Contrary to what many people might think, more Canadian companies in the software arena have acquired foreign companies than foreign companies acquired Canadian, according to one industry insider.
“Most of what you see on foreign investment in Canada is the view that all the best Canadian companies are being taken over by foreigners. Well the truth of the matter is that if you examine the statistics you find out that it’s a two-way street,” said Ottawa-based David Paterson, national director, public affairs with the Canadian Advanced Technology Alliance (CATAAlliance) — a business development association dedicated to Canadian organizations. “Canadian high-tech companies are very active in the acquisition game.”
Paterson, who has been gathering information on mergers and acquisitions in the software and computer services industry since 1987 for the CATAAlliance, was also a specialist in the area when he worked at Industry Canada.
Earlier this month, Statistics Canada released some information on the flow of investment in and out of Canada, identifying the hardware side of the high-tech industry as one of the areas where there is a lot of activity weighing heavily in favour of Canada.

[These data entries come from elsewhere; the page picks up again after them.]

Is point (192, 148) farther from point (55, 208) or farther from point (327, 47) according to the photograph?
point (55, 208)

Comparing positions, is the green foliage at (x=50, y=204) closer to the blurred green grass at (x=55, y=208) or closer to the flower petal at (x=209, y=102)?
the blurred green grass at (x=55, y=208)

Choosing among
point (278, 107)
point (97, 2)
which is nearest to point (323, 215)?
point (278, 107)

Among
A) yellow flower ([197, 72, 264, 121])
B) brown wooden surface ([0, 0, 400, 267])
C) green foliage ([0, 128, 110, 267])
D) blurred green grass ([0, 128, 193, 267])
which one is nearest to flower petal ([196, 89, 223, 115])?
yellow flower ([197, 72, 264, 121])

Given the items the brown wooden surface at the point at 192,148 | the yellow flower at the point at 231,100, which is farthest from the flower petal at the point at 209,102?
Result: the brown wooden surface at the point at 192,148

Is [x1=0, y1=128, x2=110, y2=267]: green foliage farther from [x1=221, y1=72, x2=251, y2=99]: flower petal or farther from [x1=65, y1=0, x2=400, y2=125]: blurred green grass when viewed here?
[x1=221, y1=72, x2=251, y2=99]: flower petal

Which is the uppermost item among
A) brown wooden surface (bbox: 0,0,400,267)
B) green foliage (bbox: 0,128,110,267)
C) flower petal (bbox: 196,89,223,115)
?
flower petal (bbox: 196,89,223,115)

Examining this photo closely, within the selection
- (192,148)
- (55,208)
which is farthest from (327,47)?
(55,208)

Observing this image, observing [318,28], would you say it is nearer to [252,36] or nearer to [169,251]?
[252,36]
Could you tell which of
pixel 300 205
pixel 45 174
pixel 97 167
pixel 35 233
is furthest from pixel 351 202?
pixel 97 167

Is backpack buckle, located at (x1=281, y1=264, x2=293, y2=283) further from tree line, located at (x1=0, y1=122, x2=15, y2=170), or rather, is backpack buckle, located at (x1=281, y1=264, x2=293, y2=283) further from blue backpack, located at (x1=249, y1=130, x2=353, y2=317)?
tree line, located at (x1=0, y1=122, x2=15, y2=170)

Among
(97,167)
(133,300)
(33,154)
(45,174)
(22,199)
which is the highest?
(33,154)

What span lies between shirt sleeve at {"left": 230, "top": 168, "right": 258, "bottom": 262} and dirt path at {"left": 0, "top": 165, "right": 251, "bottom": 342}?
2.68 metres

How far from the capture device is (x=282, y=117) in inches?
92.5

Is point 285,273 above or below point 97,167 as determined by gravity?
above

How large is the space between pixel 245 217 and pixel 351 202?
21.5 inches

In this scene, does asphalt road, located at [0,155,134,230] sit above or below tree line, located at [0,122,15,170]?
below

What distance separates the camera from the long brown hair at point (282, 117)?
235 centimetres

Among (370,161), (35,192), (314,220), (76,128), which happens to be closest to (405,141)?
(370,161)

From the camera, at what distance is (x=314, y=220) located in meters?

The study, called Cross-border Acquisitions: A Canadian Perspective, showed that Canadian companies in the electrical and electronic components industry made 86 foreign acquisitions valued at $53.8 billion from 1997 to 2002. Foreigners acquired only 62 Canadian companies worth $30.6 billion in the same timeframe.
Paterson’s numbers reflect similar findings, specifically in 2001 and 2001. For example, in 2001 Canadian software companies acquired 23 foreign companies for $951.9 million and foreign companies only spent $719.7 million.
“So this perception that all the good Canadian companies are being taken over is not correct,” he said. “It’s a much more balanced situation than people think first off.”
This means that Canada has a strong and aggressive high-tech industry and is very effective in the global market. Canada is also able to compete on a global scale, Paterson explained.
“It would be nice if foreigners never took over a Canadian high-tech company, but the reality of world markets is that it’s not the way the world works.”
In the past five years, the only time the numbers flew the other direction in support of the foreign companies, was in 2000. Paterson said this was the peak year in the dot-com boom and the activity in the mergers and acquisitions arena was dependent on swings in the equity markets. In 2000, foreigners paid $6.6 billion to acquire Canadian software companies but Canadians were spending just under half that with $3.4 billion.
Paterson said the Canadian government and the high-tech industry does a good job of investing in research and development, but more money needs to be spent on marketing.
“Marketing is where Canada comes out short,” he explained. “We need to do things like improve the program for export market development and try to make it easier for companies to raise venture capital or fund themselves.”
“Give Canadian entrepreneurs the tools they need to market their products,” he added.